-- BEGIN --

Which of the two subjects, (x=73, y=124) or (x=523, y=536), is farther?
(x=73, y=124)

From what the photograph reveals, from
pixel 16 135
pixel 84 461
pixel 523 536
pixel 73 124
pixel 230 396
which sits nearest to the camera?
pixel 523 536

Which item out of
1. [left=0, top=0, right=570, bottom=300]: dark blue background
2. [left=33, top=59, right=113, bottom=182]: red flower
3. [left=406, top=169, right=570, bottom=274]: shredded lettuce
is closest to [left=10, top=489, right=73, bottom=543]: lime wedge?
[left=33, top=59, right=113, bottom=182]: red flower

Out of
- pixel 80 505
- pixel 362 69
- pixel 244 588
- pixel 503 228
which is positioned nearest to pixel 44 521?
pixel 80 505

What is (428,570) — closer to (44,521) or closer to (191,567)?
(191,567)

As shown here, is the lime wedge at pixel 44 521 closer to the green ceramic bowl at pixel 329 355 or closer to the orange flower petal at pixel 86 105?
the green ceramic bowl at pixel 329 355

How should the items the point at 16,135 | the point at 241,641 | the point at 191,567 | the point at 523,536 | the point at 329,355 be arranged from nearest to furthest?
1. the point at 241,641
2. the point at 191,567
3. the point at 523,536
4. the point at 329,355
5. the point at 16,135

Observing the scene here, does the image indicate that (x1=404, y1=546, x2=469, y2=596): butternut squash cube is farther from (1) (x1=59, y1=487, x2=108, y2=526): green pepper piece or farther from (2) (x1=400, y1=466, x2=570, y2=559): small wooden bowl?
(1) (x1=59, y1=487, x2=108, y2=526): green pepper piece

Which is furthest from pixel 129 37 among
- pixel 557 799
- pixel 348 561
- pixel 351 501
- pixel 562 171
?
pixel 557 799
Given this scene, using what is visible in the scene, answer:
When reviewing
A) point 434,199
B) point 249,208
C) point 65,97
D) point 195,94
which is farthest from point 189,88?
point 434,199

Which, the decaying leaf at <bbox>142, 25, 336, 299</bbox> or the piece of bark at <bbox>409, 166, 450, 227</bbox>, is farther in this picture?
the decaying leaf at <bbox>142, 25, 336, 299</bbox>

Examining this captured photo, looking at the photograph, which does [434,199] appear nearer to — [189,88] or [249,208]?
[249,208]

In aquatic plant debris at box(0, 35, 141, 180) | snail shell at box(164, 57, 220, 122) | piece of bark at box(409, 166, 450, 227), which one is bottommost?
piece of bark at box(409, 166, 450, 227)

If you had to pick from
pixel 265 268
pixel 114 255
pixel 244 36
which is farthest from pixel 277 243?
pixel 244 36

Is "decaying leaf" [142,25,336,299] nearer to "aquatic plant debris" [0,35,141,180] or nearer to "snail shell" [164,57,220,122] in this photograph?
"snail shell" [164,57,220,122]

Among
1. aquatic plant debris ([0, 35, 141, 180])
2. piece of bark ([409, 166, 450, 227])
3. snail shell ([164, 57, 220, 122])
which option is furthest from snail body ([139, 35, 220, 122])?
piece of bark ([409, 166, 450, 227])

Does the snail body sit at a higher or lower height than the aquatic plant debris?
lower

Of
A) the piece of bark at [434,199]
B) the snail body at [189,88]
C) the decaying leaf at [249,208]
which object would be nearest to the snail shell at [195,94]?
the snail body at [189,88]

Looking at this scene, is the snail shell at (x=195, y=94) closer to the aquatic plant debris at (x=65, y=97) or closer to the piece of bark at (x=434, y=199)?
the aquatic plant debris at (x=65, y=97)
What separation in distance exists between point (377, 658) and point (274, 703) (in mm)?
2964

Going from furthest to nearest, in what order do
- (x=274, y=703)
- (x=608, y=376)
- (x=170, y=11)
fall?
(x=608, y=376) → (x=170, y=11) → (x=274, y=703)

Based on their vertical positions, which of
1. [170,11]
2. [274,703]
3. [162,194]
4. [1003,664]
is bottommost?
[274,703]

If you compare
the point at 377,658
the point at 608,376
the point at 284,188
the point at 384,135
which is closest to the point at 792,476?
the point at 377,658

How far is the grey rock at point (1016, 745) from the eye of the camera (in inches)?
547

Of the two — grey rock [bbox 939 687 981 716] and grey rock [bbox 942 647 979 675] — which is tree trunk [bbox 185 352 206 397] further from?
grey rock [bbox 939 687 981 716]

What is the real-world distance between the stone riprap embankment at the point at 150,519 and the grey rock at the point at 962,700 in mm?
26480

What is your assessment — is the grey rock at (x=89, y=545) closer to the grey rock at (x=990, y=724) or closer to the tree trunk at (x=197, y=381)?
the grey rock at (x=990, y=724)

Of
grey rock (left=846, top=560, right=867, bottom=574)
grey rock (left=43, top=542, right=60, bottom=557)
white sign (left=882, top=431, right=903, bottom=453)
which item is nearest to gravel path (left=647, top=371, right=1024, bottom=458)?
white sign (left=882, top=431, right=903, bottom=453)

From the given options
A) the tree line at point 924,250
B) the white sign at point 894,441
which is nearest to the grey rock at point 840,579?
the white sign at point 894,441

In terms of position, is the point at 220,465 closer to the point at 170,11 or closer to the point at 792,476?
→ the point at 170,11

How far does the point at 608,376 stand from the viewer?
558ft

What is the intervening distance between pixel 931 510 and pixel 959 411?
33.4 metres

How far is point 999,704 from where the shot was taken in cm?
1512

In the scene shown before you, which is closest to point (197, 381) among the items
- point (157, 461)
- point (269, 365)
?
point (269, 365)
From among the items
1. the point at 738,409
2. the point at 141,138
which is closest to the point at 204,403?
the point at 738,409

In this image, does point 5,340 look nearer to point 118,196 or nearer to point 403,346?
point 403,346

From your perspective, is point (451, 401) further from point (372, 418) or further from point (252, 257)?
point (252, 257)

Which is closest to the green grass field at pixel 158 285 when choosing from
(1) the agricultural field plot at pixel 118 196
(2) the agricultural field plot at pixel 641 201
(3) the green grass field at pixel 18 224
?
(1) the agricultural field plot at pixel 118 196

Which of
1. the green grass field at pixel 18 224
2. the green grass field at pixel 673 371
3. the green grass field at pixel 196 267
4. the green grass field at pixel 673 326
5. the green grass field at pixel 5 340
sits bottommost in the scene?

-- END --

## What is required
Give back exactly the lines from the line holding "How far does" through the last line of the listing, including both.

## Output below
How far does the point at 608,376 stand from the viewer?
558ft

What is the intervening distance between pixel 931 510 and pixel 959 411?
33.4 metres

How far is point 999,704 from where the shot was taken in cm?
1512

In the scene shown before you, which is closest to point (197, 381) among the items
- point (157, 461)
- point (269, 365)
?
point (269, 365)
From among the items
1. the point at 738,409
2. the point at 141,138
which is closest to the point at 204,403?
the point at 738,409

In this image, does point 5,340 look nearer to point 118,196 or nearer to point 403,346?
point 403,346

From your perspective, is point (451, 401) further from point (372, 418) or further from point (252, 257)?
point (252, 257)

Which is closest to the green grass field at pixel 158 285 when choosing from
(1) the agricultural field plot at pixel 118 196
(2) the agricultural field plot at pixel 641 201
(3) the green grass field at pixel 18 224
?
(1) the agricultural field plot at pixel 118 196

Which of
1. the green grass field at pixel 18 224
2. the green grass field at pixel 673 371
3. the green grass field at pixel 196 267
4. the green grass field at pixel 673 326
5. the green grass field at pixel 5 340
sits bottommost in the scene?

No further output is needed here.